Luciano: I think in general, we focus a lot here on the compute cost itself. And it's definitely the biggest chunk of the cost when you run ECS workloads. Of course, when you run ECS workloads, you will have additional cost coming from your logs, your metrics, data transfer, disk I/O, and we can even extend that if you're using databases, probably how you interact with the database, how much data do you store and so on, and the cost of, I don't know whether it's Dynamo or RDS.
So in general, it's very hard to make just cost optimization only looking at the compute itself. So I would suggest to expand a little bit the horizon there and see if there are other opportunities for cost optimization. For instance, maybe you can reduce the retention of logs if you are storing logs indefinitely. You can put a retention time, or if you have some retention time that is very high, maybe you can reduce that and that can give you significant cost saving almost immediately with a very small change.
So I guess the suggestion there is try to look for opportunities to do cost saving, not just outside the realm of ECS itself, but just looking at what else ECS is kind of forcing you to use because you need to run very specific workloads. And there are some other tools that we might want to recommend there just to have other ideas on where there can be opportunities to save cost. One is the Fargate Right Sizing Dashboard, which basically is a tool that you can just deploy in your own account and use as container insights metrics to identify if there is any waste or optimization opportunities.
So we will have the link in the show notes, but again, it's just something you can decide to deploy in your own account and use it as an additional tool to get more visibility.

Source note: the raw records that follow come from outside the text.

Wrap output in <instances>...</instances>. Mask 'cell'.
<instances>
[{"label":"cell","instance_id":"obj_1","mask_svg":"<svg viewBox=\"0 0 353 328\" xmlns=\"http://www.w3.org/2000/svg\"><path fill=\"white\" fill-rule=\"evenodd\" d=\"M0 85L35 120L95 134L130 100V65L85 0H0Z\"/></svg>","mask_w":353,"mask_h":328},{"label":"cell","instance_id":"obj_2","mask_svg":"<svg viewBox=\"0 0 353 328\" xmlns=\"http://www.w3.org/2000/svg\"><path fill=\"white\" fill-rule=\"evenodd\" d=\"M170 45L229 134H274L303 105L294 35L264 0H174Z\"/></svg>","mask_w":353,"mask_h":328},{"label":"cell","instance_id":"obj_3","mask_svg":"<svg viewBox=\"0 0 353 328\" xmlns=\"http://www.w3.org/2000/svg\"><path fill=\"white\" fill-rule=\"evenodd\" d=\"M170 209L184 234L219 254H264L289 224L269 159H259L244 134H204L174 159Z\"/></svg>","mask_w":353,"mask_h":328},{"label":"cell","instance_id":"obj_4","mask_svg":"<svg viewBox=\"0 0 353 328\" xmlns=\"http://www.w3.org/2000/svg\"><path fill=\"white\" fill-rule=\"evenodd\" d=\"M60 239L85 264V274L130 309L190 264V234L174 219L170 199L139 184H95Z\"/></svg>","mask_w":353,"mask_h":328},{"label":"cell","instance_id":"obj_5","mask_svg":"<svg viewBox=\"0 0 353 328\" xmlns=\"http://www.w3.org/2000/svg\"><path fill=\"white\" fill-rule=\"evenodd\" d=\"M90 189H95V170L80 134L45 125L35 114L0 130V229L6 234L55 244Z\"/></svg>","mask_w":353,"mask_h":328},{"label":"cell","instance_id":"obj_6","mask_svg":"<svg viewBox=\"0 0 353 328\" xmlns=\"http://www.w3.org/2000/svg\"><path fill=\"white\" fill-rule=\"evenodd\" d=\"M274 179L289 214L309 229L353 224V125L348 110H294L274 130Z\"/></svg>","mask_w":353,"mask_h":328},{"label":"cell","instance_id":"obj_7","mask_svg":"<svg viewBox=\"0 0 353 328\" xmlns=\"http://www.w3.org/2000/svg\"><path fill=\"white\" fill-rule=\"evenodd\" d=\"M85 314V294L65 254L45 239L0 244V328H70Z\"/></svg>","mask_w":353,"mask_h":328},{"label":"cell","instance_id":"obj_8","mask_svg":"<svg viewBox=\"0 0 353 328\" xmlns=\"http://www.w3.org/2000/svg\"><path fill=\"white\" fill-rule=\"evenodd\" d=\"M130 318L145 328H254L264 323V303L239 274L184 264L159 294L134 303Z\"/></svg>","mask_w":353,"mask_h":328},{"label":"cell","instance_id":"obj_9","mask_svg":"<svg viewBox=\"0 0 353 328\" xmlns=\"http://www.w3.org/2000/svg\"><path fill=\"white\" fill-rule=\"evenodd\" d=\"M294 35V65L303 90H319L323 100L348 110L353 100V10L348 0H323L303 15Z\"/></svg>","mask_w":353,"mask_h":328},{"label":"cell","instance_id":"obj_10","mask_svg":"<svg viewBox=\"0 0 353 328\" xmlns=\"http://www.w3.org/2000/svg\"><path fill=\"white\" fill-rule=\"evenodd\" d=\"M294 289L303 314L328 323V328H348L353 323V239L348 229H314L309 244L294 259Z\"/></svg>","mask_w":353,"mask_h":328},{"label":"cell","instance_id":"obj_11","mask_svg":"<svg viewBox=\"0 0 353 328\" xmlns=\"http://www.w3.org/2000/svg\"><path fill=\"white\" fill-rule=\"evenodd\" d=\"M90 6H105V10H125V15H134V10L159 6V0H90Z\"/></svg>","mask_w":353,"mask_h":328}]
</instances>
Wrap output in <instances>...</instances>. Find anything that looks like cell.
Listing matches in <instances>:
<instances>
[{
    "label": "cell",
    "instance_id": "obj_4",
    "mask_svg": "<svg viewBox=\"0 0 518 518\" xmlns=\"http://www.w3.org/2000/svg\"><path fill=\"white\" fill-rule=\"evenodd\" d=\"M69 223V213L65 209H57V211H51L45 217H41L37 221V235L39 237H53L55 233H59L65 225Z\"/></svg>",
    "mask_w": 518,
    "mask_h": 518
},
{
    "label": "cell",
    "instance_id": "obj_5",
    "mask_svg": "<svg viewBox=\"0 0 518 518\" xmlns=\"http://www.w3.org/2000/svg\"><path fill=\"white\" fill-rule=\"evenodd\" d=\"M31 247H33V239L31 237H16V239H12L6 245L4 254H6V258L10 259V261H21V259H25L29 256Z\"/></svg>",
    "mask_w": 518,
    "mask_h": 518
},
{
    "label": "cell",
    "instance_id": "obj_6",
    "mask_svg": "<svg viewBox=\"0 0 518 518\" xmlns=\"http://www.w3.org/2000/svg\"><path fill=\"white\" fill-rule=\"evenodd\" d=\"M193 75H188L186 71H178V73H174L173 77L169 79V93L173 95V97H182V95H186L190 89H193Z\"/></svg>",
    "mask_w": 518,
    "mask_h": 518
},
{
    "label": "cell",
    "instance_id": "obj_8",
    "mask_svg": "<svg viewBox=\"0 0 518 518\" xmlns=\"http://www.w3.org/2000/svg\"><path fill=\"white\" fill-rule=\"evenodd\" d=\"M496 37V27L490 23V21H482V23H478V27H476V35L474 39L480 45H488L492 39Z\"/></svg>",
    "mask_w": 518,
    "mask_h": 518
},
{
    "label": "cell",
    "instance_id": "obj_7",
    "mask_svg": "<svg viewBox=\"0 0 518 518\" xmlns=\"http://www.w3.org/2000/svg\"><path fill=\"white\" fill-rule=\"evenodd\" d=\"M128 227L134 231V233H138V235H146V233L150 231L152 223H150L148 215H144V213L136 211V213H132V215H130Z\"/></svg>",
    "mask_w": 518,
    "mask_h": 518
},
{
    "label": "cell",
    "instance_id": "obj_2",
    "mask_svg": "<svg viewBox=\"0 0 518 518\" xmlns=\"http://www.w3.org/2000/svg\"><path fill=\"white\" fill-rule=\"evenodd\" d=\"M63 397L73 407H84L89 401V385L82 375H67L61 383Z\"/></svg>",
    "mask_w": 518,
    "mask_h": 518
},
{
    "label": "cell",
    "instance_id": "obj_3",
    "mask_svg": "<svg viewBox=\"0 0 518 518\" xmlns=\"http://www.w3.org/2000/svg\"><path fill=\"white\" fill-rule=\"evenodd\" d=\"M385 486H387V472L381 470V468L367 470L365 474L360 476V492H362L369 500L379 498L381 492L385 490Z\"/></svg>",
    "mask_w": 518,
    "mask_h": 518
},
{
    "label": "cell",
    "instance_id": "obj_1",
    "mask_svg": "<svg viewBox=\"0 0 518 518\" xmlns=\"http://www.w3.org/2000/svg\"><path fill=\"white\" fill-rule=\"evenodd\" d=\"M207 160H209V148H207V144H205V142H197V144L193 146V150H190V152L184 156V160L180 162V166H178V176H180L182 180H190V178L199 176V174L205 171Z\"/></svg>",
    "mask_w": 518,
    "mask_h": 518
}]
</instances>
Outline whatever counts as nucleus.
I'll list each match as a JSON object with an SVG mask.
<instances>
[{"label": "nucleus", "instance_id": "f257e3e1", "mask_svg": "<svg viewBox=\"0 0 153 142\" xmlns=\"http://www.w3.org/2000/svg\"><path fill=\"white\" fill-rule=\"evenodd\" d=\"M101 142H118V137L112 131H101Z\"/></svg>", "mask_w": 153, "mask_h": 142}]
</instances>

And similarly, there is a tool already in AWS, in AWS Cost Explorer specifically, that is something that can give you a recommendation for right sizing EC2 instances. So something that you can just have a look at if you're using a lot of EC2 instances to back your ECS and just make sure that those instances are actually used well enough.
Maybe you can just get away with a smaller instance or just a different kind of instance. So that's everything we have for today. And because this is a very big topic and I think cost optimization, as you say, is a little bit nebulous. It's a little bit of an art. We would be really curious to know if you have other tricks that you learned along the way. Please share them with us and we'll be sure to share them on Twitter, on YouTube or in a next future episode. And this is definitely a topic where you never learn enough. You always need to discover something new. So I think it's very, very important that as a community, we keep sharing what we learn so we can all learn from each other. So thank you very much for being with us today. I hope you found this informative and we look forward to seeing you in the next episode. Bye.